→ **SHORT TASK**: Output the records from the first line up to and including the line that contains "point 439,59 →" as a JSON list of strings, one string per line, with blank lines omitted.

## begin MATERIAL TO PROCESS

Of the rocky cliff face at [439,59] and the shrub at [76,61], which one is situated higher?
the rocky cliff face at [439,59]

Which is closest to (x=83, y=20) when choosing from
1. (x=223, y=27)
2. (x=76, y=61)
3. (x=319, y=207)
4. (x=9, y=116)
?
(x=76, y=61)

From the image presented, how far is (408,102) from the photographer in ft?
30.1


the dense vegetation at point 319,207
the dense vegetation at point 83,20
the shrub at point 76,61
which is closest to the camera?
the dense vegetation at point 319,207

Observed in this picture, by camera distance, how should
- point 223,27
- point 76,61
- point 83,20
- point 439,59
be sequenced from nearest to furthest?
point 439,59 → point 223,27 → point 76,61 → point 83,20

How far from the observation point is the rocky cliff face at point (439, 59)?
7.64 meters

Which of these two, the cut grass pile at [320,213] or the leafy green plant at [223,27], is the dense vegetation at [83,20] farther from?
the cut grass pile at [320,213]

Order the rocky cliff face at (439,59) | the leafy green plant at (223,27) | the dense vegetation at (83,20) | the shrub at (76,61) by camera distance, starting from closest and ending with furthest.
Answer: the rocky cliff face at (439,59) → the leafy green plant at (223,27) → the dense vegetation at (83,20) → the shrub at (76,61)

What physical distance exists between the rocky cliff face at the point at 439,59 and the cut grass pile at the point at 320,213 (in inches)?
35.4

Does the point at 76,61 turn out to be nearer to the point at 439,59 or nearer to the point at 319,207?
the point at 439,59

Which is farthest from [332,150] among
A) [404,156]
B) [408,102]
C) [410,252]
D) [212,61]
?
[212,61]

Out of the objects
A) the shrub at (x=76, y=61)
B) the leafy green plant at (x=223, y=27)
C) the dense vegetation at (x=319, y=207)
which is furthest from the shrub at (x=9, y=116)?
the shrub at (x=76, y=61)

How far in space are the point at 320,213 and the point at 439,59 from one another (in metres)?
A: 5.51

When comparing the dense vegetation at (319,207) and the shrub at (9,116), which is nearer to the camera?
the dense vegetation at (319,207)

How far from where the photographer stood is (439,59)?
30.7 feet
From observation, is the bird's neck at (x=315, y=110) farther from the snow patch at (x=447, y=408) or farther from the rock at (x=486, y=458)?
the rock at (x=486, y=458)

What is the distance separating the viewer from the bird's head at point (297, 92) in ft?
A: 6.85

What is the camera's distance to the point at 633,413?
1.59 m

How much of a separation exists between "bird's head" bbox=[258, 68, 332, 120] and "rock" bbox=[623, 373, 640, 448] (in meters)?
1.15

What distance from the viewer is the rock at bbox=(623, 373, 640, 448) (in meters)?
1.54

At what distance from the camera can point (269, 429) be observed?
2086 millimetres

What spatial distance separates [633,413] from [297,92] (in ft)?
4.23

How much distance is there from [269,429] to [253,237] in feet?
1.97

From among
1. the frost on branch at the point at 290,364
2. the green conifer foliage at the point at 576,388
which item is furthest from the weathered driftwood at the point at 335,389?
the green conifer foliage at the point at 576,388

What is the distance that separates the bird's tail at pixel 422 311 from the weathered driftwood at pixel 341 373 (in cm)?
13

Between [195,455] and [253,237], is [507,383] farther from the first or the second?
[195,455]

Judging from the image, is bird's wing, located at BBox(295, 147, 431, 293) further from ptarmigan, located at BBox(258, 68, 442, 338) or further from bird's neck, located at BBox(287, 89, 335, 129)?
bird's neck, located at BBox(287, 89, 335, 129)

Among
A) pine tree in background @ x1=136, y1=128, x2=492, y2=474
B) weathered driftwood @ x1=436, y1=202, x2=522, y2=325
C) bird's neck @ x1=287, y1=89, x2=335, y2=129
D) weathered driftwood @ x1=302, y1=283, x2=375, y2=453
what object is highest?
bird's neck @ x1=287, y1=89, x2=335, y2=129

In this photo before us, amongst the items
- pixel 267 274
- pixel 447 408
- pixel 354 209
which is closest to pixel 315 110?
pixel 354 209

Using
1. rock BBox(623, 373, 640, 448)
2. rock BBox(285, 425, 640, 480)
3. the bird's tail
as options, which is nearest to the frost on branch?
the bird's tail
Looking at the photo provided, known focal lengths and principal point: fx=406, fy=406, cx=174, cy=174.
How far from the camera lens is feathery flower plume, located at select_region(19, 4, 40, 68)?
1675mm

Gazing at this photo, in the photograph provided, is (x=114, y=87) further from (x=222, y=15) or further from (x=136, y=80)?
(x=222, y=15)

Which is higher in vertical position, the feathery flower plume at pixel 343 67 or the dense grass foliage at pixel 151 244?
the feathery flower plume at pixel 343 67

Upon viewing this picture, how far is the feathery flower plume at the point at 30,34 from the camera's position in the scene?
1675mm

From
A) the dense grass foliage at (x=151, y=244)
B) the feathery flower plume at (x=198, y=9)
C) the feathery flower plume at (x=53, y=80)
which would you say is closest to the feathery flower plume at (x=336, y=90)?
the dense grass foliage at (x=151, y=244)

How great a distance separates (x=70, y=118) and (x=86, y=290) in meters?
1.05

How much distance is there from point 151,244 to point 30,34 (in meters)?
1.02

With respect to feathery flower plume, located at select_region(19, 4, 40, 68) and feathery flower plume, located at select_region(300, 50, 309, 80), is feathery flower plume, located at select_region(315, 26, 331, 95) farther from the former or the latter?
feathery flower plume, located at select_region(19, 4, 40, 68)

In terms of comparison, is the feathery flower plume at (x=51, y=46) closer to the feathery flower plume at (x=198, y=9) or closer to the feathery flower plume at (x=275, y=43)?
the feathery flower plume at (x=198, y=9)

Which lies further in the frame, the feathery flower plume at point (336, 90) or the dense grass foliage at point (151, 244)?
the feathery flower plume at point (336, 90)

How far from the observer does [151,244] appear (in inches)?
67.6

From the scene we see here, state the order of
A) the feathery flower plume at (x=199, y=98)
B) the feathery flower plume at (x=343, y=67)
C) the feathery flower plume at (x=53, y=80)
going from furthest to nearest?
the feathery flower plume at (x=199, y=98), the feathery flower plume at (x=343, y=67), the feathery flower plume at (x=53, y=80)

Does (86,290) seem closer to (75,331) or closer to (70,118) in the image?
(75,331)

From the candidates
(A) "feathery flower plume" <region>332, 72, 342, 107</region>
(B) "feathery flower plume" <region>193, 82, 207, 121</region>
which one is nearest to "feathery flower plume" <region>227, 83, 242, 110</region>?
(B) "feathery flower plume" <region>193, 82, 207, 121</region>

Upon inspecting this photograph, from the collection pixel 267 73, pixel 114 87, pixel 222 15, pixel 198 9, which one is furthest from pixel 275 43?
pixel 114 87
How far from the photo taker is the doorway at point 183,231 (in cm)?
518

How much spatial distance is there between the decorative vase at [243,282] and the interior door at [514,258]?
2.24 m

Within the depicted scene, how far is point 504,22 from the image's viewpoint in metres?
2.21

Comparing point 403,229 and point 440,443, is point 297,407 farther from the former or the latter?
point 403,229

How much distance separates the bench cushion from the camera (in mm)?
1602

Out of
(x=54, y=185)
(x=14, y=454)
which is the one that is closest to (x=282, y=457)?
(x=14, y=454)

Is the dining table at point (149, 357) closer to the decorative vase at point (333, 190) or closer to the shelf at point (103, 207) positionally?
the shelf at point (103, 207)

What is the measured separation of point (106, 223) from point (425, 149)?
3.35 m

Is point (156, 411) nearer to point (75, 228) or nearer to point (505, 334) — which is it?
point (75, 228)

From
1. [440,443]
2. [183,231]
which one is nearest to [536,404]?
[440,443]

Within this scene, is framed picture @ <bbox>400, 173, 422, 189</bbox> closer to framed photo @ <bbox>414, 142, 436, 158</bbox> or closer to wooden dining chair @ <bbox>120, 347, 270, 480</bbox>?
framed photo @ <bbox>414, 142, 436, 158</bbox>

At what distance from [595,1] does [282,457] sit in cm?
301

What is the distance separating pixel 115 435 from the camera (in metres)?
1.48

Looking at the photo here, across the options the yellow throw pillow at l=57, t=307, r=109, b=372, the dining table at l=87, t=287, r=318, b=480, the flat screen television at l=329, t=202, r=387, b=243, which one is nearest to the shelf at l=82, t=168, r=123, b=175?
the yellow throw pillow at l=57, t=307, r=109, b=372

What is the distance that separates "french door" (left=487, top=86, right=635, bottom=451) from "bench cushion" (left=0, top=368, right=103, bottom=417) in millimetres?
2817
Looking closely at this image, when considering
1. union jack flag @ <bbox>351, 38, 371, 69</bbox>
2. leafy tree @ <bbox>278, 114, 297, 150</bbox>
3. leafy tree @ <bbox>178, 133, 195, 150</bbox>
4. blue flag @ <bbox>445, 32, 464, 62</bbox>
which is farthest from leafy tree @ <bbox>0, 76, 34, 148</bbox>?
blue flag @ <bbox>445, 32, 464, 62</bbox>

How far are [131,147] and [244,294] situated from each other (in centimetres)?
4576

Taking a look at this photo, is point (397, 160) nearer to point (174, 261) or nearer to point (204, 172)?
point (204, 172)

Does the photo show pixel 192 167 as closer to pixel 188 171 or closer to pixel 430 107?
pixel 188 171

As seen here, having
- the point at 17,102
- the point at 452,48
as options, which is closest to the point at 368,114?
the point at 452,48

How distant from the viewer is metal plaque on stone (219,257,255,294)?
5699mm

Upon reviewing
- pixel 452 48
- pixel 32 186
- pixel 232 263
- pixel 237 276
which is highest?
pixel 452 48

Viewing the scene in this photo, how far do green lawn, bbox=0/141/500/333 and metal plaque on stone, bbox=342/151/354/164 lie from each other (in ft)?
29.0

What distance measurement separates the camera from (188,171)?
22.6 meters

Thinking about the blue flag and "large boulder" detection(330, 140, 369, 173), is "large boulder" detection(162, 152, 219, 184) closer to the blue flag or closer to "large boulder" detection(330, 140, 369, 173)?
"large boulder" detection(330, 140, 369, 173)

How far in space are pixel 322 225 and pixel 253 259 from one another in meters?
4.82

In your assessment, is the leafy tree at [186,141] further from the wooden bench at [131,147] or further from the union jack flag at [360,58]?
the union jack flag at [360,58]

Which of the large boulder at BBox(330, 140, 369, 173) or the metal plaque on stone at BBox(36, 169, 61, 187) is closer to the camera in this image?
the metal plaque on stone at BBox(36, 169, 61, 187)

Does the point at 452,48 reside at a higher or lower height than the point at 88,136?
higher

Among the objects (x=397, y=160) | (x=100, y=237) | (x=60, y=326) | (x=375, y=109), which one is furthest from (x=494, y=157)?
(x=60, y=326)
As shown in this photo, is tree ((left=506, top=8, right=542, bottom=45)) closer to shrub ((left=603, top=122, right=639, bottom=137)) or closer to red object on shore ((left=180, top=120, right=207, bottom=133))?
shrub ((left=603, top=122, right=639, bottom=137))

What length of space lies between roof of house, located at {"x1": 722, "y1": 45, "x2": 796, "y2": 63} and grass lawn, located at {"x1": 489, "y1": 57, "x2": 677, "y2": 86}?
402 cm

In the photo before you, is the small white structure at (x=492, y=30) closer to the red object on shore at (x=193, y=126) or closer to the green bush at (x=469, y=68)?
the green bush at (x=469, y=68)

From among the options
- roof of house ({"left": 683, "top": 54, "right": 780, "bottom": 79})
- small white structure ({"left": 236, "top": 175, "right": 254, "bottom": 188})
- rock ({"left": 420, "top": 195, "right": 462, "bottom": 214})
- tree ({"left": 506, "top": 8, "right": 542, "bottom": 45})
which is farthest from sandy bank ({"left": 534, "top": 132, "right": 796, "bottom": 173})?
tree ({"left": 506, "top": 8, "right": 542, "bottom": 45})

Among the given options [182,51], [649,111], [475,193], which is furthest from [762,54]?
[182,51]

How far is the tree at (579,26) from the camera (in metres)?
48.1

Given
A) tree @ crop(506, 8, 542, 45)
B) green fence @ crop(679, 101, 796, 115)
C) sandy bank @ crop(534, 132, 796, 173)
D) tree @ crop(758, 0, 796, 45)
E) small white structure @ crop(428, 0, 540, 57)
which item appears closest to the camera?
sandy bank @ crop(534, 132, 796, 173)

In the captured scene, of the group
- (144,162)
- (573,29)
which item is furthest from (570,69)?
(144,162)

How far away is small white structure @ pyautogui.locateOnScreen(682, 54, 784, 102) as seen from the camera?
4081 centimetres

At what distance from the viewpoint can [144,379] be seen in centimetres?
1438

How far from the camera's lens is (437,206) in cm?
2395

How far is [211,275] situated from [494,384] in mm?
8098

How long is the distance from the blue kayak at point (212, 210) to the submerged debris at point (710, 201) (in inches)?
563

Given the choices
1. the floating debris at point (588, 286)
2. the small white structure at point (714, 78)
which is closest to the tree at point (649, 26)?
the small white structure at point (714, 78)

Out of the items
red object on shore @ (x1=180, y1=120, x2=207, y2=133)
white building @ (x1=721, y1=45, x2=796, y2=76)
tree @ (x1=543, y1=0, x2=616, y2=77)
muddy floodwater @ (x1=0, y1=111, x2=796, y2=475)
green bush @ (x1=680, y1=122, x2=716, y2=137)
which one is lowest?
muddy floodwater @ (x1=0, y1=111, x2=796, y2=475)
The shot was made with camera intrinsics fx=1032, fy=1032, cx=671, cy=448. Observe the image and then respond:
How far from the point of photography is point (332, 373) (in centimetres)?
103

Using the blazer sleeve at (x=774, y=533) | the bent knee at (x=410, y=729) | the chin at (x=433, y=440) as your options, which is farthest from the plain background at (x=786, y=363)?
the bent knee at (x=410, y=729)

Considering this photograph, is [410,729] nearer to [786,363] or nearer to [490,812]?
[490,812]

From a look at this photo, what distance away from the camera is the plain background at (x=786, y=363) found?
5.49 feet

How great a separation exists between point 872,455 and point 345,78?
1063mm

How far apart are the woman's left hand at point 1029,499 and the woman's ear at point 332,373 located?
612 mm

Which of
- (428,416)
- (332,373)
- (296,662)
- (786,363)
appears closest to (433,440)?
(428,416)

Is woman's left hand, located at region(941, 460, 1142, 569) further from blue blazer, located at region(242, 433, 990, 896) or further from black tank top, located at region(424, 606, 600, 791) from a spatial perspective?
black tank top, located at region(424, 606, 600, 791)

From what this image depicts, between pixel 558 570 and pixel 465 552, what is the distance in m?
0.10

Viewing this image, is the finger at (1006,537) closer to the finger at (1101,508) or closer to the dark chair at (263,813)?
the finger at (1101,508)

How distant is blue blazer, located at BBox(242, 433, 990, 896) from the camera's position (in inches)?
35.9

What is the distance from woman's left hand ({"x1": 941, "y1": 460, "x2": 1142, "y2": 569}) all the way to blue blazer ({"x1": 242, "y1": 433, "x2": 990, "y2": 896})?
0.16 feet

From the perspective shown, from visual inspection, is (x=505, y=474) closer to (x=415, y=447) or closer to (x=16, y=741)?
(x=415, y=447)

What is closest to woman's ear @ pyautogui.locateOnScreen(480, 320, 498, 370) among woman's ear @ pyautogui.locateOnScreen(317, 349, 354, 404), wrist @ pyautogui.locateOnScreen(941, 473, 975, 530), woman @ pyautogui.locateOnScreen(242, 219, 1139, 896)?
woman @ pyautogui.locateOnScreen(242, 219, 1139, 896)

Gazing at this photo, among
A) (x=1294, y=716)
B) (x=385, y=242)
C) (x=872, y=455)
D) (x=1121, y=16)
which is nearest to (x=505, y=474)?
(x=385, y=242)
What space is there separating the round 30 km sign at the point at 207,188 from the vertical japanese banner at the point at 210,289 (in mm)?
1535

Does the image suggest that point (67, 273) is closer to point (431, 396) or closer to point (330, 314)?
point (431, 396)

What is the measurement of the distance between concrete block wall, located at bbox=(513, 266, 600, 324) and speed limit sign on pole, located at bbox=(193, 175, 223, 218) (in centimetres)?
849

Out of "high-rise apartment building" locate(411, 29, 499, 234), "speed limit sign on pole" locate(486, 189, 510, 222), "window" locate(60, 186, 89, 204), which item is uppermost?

## end MATERIAL TO PROCESS

→ **REPLY**:
[
  "Of the rocky cliff face at [439,59] and the shrub at [76,61], which one is situated higher?",
  "the rocky cliff face at [439,59]",
  "Which is closest to (x=83, y=20) when choosing from",
  "1. (x=223, y=27)",
  "2. (x=76, y=61)",
  "3. (x=319, y=207)",
  "4. (x=9, y=116)",
  "?",
  "(x=76, y=61)",
  "From the image presented, how far is (408,102) from the photographer in ft?",
  "30.1",
  "the dense vegetation at point 319,207",
  "the dense vegetation at point 83,20",
  "the shrub at point 76,61",
  "which is closest to the camera?",
  "the dense vegetation at point 319,207",
  "Observed in this picture, by camera distance, how should",
  "- point 223,27",
  "- point 76,61",
  "- point 83,20",
  "- point 439,59",
  "be sequenced from nearest to furthest?",
  "point 439,59 → point 223,27 → point 76,61 → point 83,20"
]